7. You’ve Missed Their Signals
If you’ve come in from a long day at work, you might be keen for a cuddle with your cat. However, before you swoop in and grab them, it’s worth acknowledging their body language. It’s lovely that you want some quality time with your furry family member, but if their ears are back, and their body is hunched, or if they don’t engage with you when you gently fuss them, they’re probably not in the mood.
If you ignore the signals from your cat’s behavior that they want to be left alone, even if it’s well-meaning, you could be damaging your bond.
How Can You Bond With Your Cat?
Now that you have some ideas as to what might be causing your cat’s outbursts, there are steps you can take to your relationship. Read on for expert advice on repairing your bond with your cat.
1. Positive Reinforcement
When you share a sweet moment with your cat, or when they approach you curiously, reward them with a treat, or some praise in a calm, soft voice. They’ll start to associate you with good feelings, and your bond will strengthen.
Also Read: Can You Discipline A Cat?
If your cat is the type that has lots of energy, why not spend some time playing with them every day? This won’t just create a better bond between you both, it’ll also use up some of their energy and stop them from becoming bored.
3. Check Their Body Language
Before you go to pet your cat, check their body language. A happy cat that’s feeling sociable will have their ears slightly forward or upward. They’ll be rubbing against things or reaching out to you with their nose or paws.
If you gently stroke behind their ears or under their chin, they might start to purr or move their head to help you find the right spot.
Also Read: How To Tell If A Cat Is Angry
4. Use Pheromones
If your cat seems stressed or unwell, you should speak to your veterinarian. However, some cat pheromone sprays and diffusers can help to improve the bond between cats and their owners. It’s not an instant fix, but it should help.
5. Give Them Space
If your cat doesn’t seem to want your attention, it’s best not to push the idea. Leave them alone and let them have their own space. If you follow them or make repeated attempts to touch them or pick them up, you’ll only make them feel more anxious around you. By acknowledging when they want to be alone and respecting that, you’ll be showing them that they can trust you.
Cats can attack for lots of reasons, including pain and feeling unwell. However, if your cat is only attacking one person, and seems fine with everyone else, it’s less likely to be a health issue. The tips above should help you find the cause of the problem and take steps toward a better bond with your favorite feline. If things aren’t improving, speak to your veterinarian or book a consultation with a qualified veterinary behaviorist.
Frequently Asked Questions
What does it mean when a cat only attacks one person?
If a cat only attacks one person it’s less likely that there’s a medical issue. It’s more likely that your cat is feeling playful, threatened, bored, or jealous. By finding out the reason, you should be able to improve the situation.

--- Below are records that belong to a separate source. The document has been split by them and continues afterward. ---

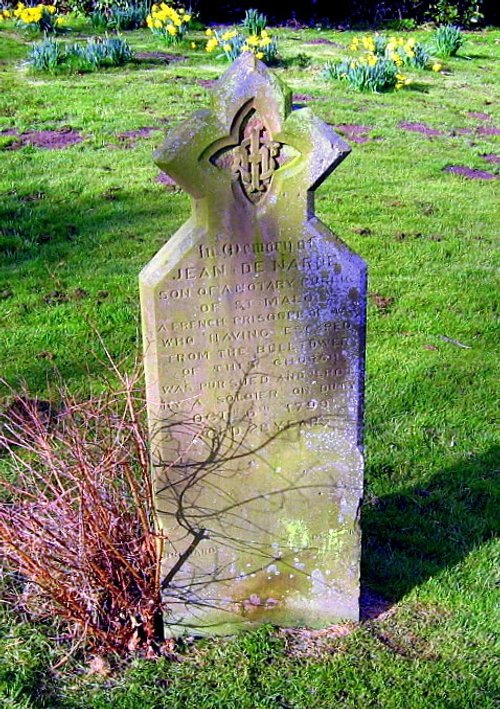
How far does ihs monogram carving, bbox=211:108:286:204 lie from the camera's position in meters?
3.11

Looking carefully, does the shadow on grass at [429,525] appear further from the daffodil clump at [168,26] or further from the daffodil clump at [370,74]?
the daffodil clump at [168,26]

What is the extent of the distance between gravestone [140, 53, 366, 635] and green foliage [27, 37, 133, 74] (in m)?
11.1

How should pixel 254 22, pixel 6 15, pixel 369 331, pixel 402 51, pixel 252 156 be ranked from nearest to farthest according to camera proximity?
pixel 252 156, pixel 369 331, pixel 402 51, pixel 254 22, pixel 6 15

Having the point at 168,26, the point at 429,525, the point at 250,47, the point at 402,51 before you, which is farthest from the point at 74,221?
the point at 168,26

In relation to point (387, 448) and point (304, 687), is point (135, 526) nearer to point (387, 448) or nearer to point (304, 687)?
point (304, 687)

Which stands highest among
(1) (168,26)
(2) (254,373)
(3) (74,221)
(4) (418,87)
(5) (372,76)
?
(1) (168,26)

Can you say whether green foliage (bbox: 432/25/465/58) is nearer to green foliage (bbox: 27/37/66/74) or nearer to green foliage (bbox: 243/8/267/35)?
green foliage (bbox: 243/8/267/35)

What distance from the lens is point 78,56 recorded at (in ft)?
43.9

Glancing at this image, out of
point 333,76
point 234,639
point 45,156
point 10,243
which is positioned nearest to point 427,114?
point 333,76

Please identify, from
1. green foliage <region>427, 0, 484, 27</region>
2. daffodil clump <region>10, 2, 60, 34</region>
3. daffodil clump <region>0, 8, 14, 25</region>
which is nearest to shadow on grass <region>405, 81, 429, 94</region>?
daffodil clump <region>10, 2, 60, 34</region>

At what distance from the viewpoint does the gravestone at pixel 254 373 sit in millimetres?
3137

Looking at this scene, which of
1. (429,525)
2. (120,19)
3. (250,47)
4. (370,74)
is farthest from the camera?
(120,19)

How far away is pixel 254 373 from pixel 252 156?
0.90 meters

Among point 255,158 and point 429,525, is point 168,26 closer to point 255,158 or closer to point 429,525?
point 429,525
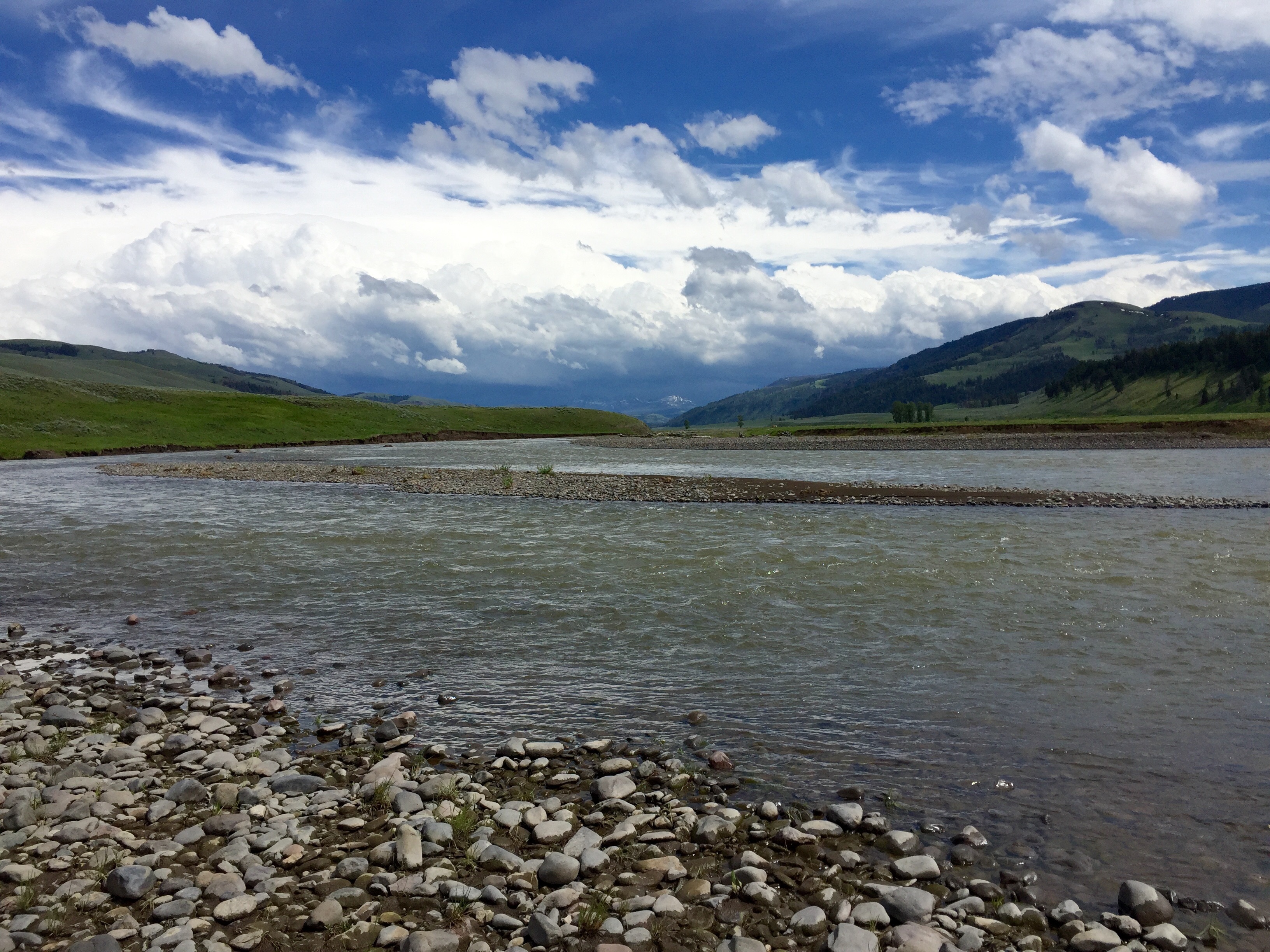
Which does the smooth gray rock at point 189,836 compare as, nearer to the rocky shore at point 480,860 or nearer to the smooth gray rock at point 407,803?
the rocky shore at point 480,860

Why does my cat attack me but no one else?
It could be that your cat sees you as a play buddy, which is kind of a compliment! However, it could also mean that they find something about you threatening, so check the list above to see if something sounds familiar.
Why does my cat like me but not my husband?
Cats often choose their favorite people, and if you're not the favorite, you probably can't change their mind. If your husband wants to improve his bond with the cat, he could try interacting with them more (on their terms), engaging in playtime, or rewarding them when they approach him.
Why does my cat bite me?
There are lots of reasons why your cat could be biting you. If it’s out of character, you should speak to a veterinarian in case they are in pain or feeling unwell. Secondly, check for any changes in their environment that could be making them feel stressed or anxious. If they are fine with everyone else, check the list above to see if you can determine the reason for their outbursts.